Thomas Hale “does not put forward new theses, new approaches to mission . . . and makes no attempt to break new ground” (vii). Hale provides a book full of insights that were distilled from issues he encountered through his lifetime of service in Nepal as a medical missionary. His desire to avoid advocating new theses was refreshing because missions literature seems to thrive on the new, different, and exciting. Missions practitioners are sometimes like the people of Athens in Acts 17:21 that “spend their time in nothing except telling or hearing something new.” Throughout this book Hale succeeds in putting forward no new ideas and provides a helpful book “written by a learner for learners” (1).

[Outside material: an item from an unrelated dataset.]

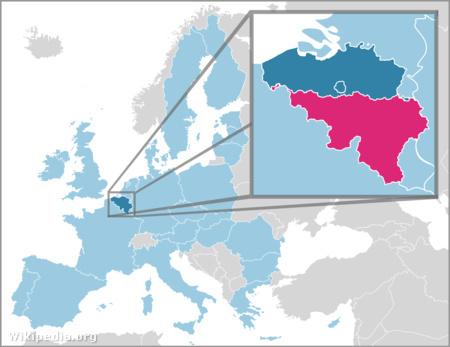 Vallónia és Flandria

On Being a Missionary is a helpful read for both the seasoned missionary and those who have just arrived on the field. Missionaries who have been overseas for many years begin to lose contact with the younger generations who desire to serve alongside the older generations on the field. With each successive generation come new ideas and new outlooks. This book will help seasoned missionaries better understand how to deal with new generations of missionaries who are arriving on the field each day. New arrivals to the mission field need to be made aware of the pitfalls that are common to all cross cultural mission workers and will be served well by learning from the mistakes of those who have gone before them.
Hale and Daniels provide many insights for veteran missionaries. Veteran missionaries who may avoid this book because it is over 500 pages long would be best served by reading chapters that are most applicable to them. The chapter on sin and interpersonal conflict provides biblical responses to conflicts that inevitably happen when sinners begin to work together. This chapter should be followed by resolving interpersonal conflict, fitting into the team, and then keeping the focus. Hale reminds mission administrators that they should avoid being autocratic and remember that “man’s spiritual need is infinitely greater than his physical need” (297). It is easy for missionaries who serve those in desperate poverty to pour all their time and resources into serving the physical needs of the people while ignoring their greatest need, which is to be reconciled with their creator. Hale recognizes that Christians do not ignore the physical needs of those around them, but they can become overwhelmed by the desire to care for the physical needs of others and begin to ignore their spiritual needs. The last chapter that should be read by veteran missionaries is about recent developments. In this chapter he covers tent making, student missionaries, nonresidential missionaries, and how Western missionaries can help their brothers and sisters from the Global South.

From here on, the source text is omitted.